Source extract:
=== Begin Enclosure ===

Variation Simulation of Stresses Using the Method of Influence Coefficients

[+] Author and Article Information
Samuel Lorin

e-mail: samuel.lorin@chalmers.se

Lars Lindkvist

e-mail: lali@chalmers.se

Rikard Söderberg

e-mail: rikard.soderberg@chalmers.se
Department of Product
and Production Development,
Chalmers University of Technology,
Gothenburg SE-412 96, Sweden

1Corresponding author.

Contributed by the Design Engineering Division of ASME for publication in the JOURNAL OF COMPUTING AND INFORMATION SCIENCE IN ENGINNERING. Manuscript received August 22, 2013; final manuscript received September 24, 2013; published online November 14, 2013. Editor: Bahram Ravani.

=== End Enclosure ===

Work to complete:
1. Retype the part of the stress-simulation article excerpt from "1Corresponding author." up to and including "Editor: Bahram Ravani.".
2. Pick up the stress-simulation article excerpt after its last line and keep writing.
The entries that follow have no connection to the article excerpt on variation simulation of stresses.

Dataset entries:
=== Begin Enclosure ===

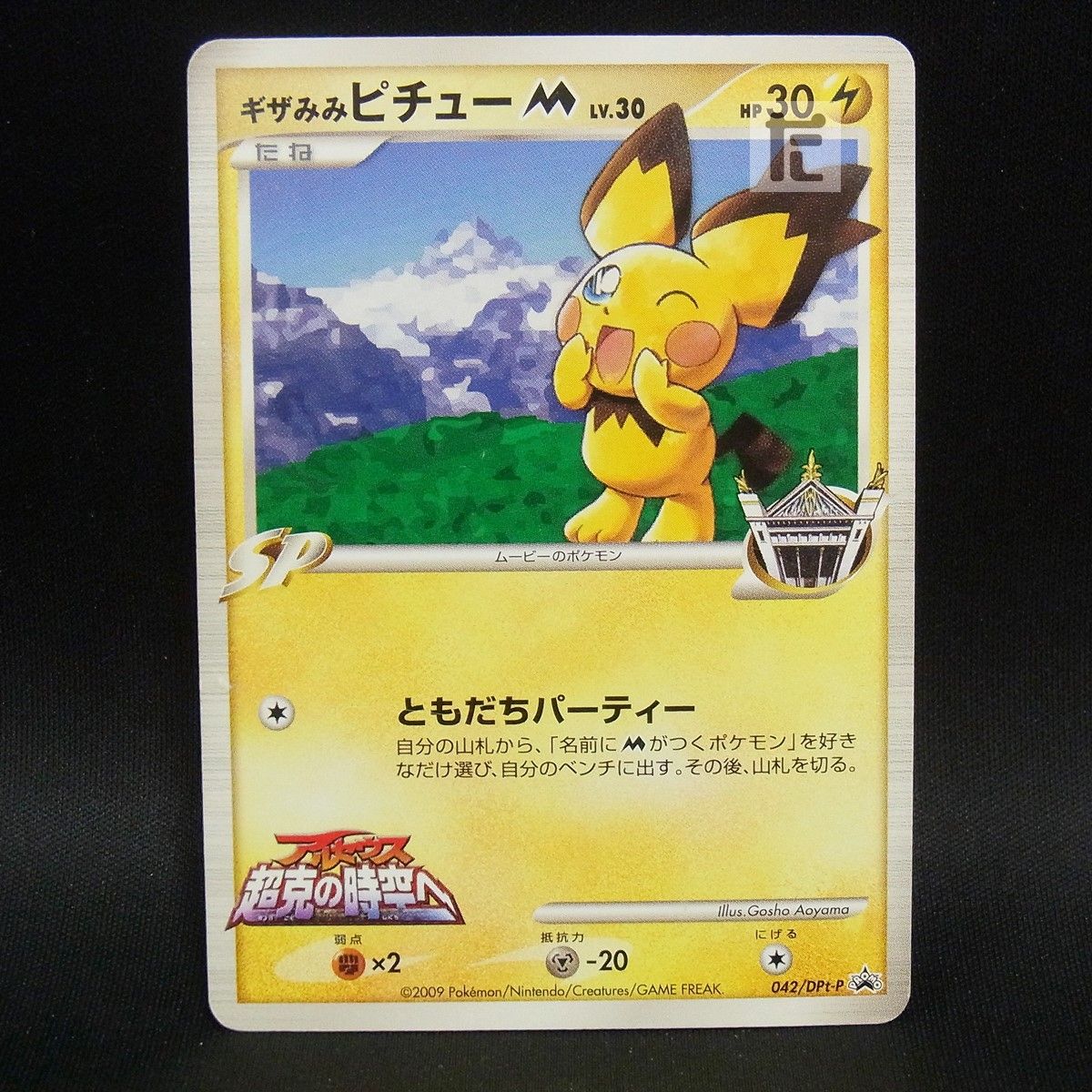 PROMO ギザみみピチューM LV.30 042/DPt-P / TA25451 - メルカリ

=== End Enclosure ===
=== Begin Enclosure ===

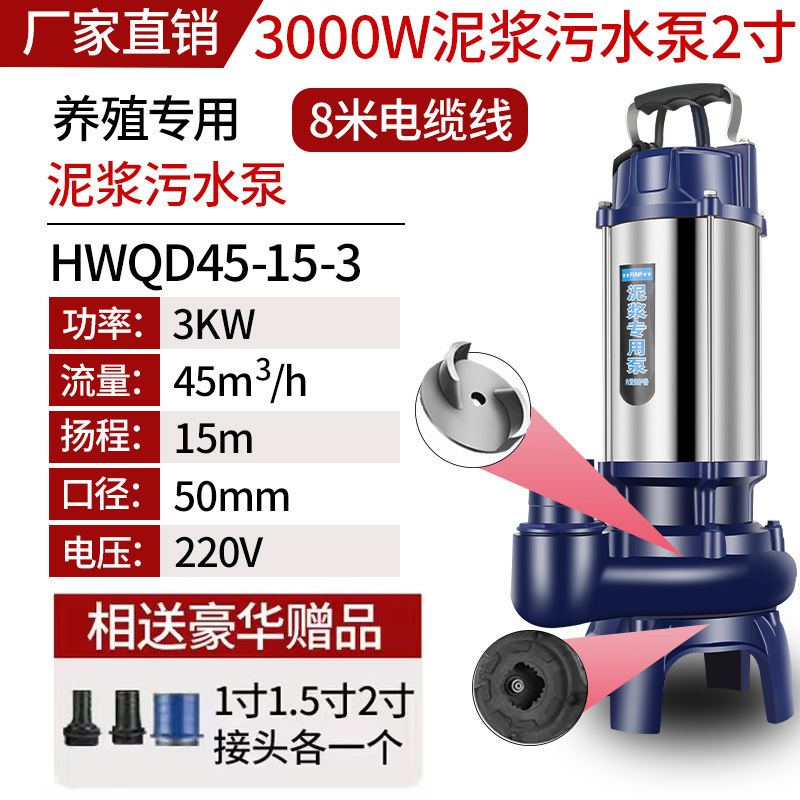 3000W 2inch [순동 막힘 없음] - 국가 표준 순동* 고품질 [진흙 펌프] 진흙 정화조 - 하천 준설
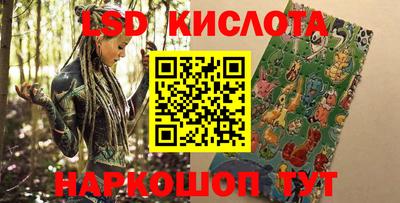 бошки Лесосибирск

=== End Enclosure ===

Results in order:
1.
1Corresponding author.

Contributed by the Design Engineering Division of ASME for publication in the JOURNAL OF COMPUTING AND INFORMATION SCIENCE IN ENGINNERING. Manuscript received August 22, 2013; final manuscript received September 24, 2013; published online November 14, 2013. Editor: Bahram Ravani.

2.
J. Comput. Inf. Sci. Eng 14(1), 011001 (Nov 14, 2013) (7 pages) Paper No: JCISE-13-1162; doi: 10.1115/1.4025632 History: Received August 22, 2013; Revised September 24, 2013

In every manufacturing situation there are geometric deviations leading to variation in properties of the manufactured products. Variation affects the manufacturability, functions and aesthetics of the products. Therefore, a number of methods and tools have been developed during the last 20 yr in order to assure the geometric quality and to minimize the effect of variability. These methods and tools have mainly been developed for rigid- or sheet metal components. Plastics or composites have been an increasingly popular material due to their flexible mechanical properties and their relative ease in manufacturing. However, their mechanical properties are introducing challenges that have not often been addressed in the process of geometry assurance. One challenge is to assure that the stresses introduced, as a consequence of non-nominal assembly, are kept well below critical limits during the conditions of use. In this paper, we are proposing the use of the method of influence coefficients (MIC) to simulate the distribution of von Mises stresses in assembled components. This method will be compared to the more flexible but computationally much heavier direct Monte Carlo (DMC) method, which is not suitable for variation simulation due to the large number of runs required for statistical inference. Two industrial case studies are presented to elicit the need of the proposed method.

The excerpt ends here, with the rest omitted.